Faire un coup d’éclat

PHOTO ANDRÉ PICHETTE, ARCHIVES LA PRESSE

Françoise David, Manon Massé et Amir Khadir ont tourné le dos à la Chambre au moment de voter sur la réforme libérale de l’aide sociale en novembre 2016.

En novembre 2016, les trois députés de Québec solidaire, Amir Khadir, Françoise David et Manon Massé, ont tourné le dos à la Chambre au moment de voter sur la réforme libérale de l’aide sociale, qui obligeait les bénéficiaires à être en démarche de formation en emploi s’ils voulaient recevoir leur prestation. En entrevue au HuffPost Québec, à l’époque, Mme David a expliqué qu’ils avaient agi de la sorte au Salon bleu parce qu’ils considéraient que c’était « un jour de honte pour le Québec ».

Dire le fond de sa pensée

PHOTO ERICK LABBÉ, ARCHIVES LE SOLEIL

L’ancienne députée caquiste Émilie Foster, aujourd’hui professeure à l’Université Carleton

Au printemps dernier, l’ex-caquiste Émilie Foster, aujourd’hui professeure à l’Université Carleton, a déploré que les partis politiques soient « devenus des machines à centraliser le pouvoir et à contrôler le message », alors qu’ils sont en « campagne électorale permanente » et que les médias traitent les points de vue divergents des députés comme des trahisons. Dans ce contexte, affirmer publiquement qu’une décision gouvernementale est impopulaire ou malavisée, quand on est un élu du parti au pouvoir, ne passe pas inaperçu.

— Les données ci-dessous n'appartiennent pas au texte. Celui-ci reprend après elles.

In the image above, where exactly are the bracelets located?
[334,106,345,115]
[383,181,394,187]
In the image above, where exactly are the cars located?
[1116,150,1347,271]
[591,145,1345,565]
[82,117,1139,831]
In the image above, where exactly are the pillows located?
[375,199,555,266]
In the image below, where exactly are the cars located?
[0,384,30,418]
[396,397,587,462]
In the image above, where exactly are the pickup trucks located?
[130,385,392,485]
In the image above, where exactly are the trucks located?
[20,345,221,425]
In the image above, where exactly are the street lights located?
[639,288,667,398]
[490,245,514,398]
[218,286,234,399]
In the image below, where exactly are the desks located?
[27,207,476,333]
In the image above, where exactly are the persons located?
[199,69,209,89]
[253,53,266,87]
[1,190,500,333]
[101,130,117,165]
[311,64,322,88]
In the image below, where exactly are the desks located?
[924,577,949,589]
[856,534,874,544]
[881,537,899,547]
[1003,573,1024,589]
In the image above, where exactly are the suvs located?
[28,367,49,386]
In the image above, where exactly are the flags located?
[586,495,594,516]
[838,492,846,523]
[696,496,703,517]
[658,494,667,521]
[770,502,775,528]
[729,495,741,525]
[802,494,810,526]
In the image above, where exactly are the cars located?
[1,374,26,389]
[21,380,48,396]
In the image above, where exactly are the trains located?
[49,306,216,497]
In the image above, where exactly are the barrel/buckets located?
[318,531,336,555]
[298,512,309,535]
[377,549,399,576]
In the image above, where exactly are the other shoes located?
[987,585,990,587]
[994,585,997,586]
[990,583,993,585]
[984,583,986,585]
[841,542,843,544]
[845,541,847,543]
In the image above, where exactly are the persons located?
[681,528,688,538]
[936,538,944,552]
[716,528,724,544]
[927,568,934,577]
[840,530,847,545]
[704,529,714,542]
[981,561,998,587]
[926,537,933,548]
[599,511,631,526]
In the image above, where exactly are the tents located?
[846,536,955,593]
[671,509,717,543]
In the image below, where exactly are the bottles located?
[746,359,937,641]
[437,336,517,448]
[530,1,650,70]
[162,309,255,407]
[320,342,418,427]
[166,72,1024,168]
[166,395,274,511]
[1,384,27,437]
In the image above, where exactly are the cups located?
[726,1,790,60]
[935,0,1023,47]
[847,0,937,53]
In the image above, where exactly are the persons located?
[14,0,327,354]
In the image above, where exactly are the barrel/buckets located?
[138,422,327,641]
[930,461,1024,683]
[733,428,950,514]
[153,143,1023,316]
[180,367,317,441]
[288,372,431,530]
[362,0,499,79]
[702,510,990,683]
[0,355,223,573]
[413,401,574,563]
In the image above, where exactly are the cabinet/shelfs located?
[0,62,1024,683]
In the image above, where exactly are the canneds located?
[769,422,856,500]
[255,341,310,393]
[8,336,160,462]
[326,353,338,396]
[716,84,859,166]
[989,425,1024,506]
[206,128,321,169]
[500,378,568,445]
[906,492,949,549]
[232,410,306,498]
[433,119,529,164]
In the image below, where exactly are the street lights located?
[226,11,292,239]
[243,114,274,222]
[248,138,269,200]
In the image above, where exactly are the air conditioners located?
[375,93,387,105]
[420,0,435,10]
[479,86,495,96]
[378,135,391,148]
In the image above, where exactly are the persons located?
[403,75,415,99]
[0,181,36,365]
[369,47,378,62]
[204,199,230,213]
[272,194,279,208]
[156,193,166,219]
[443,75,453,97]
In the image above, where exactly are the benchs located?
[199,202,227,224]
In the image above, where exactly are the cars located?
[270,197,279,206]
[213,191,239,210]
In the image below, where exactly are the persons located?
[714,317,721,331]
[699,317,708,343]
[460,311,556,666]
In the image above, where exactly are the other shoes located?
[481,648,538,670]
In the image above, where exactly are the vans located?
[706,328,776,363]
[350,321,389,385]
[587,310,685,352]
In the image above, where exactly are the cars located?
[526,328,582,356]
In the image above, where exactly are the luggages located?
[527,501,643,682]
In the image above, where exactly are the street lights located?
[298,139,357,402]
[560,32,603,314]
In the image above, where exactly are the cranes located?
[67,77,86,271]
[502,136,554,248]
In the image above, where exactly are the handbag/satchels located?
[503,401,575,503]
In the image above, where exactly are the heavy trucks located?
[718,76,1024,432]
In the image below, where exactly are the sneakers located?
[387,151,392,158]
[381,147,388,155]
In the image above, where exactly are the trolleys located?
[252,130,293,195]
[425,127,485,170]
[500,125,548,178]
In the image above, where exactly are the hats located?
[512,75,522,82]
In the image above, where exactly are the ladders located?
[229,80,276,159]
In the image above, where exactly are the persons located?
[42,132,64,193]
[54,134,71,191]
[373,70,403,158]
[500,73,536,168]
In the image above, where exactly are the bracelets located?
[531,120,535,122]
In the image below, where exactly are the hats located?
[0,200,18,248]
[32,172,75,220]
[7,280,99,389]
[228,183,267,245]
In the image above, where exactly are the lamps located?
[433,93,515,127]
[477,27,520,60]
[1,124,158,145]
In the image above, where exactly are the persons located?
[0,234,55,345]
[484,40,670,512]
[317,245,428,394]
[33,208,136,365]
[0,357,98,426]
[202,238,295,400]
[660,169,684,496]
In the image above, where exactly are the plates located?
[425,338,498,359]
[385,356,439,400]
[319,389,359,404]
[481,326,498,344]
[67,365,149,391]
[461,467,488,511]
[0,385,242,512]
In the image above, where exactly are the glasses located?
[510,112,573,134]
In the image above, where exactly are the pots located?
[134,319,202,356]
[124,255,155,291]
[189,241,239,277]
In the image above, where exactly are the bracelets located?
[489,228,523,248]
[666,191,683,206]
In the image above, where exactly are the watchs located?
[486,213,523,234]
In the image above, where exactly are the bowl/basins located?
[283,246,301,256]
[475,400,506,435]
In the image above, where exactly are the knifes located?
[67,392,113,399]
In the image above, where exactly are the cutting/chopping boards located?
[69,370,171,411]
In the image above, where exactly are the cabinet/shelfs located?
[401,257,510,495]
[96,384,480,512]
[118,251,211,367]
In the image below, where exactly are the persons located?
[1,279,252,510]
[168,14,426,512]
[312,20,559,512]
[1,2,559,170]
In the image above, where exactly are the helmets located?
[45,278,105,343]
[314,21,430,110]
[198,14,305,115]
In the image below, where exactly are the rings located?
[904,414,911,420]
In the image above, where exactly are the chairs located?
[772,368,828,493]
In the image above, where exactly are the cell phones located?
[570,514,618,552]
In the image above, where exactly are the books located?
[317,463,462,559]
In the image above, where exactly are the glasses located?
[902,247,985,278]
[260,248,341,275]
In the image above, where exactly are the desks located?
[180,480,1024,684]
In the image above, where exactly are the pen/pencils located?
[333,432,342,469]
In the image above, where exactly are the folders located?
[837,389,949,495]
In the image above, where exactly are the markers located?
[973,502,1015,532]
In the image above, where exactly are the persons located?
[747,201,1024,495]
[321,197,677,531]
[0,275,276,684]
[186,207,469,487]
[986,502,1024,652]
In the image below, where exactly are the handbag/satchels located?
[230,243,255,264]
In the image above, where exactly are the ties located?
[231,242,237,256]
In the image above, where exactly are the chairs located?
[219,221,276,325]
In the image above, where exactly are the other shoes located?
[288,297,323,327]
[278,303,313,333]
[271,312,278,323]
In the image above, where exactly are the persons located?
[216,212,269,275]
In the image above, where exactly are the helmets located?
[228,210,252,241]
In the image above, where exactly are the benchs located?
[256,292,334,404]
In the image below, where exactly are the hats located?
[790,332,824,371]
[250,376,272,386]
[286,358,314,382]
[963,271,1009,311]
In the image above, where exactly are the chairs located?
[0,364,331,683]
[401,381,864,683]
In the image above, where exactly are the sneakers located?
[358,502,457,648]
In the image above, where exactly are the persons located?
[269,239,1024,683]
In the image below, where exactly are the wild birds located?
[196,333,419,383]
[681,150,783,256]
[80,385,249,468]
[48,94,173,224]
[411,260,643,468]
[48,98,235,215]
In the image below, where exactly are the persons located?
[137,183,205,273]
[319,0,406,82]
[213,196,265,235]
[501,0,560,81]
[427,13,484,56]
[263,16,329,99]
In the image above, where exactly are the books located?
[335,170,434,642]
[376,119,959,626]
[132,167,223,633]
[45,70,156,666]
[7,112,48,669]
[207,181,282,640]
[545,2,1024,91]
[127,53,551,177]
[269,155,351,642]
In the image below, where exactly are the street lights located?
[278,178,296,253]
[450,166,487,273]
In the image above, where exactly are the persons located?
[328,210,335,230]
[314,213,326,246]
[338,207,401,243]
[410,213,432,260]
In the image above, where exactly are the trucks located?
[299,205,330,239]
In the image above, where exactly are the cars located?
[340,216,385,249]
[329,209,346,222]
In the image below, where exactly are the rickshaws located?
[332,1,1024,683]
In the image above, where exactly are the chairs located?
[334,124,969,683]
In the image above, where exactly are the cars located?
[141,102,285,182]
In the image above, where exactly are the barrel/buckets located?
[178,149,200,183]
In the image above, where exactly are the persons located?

PHOTO ROCKET LAVOIE, ARCHIVES LE QUOTIDIEN

Le député de Jonquière, Yannick Gagnon, au moment de sa victoire électorale, en 2022

En novembre, le député caquiste de Jonquière, Yannick Gagnon, a reconnu qu’il se questionnait sur la subvention accordée en vue de la venue des Kings de Los Angeles pour des matchs préparatoires au Centre Vidéotron. « Ce n’est pas un bon timing », a-t-il dit. En avril, son collègue de Beauce-Nord, Luc Provençal, avait pour sa part fait savoir publiquement sa vive déception face à l’abandon du projet de troisième lien autoroutier entre Québec et Lévis. Après sa défaite écrasante dans la circonscription de Jean-Talon, le gouvernement a ressuscité son projet.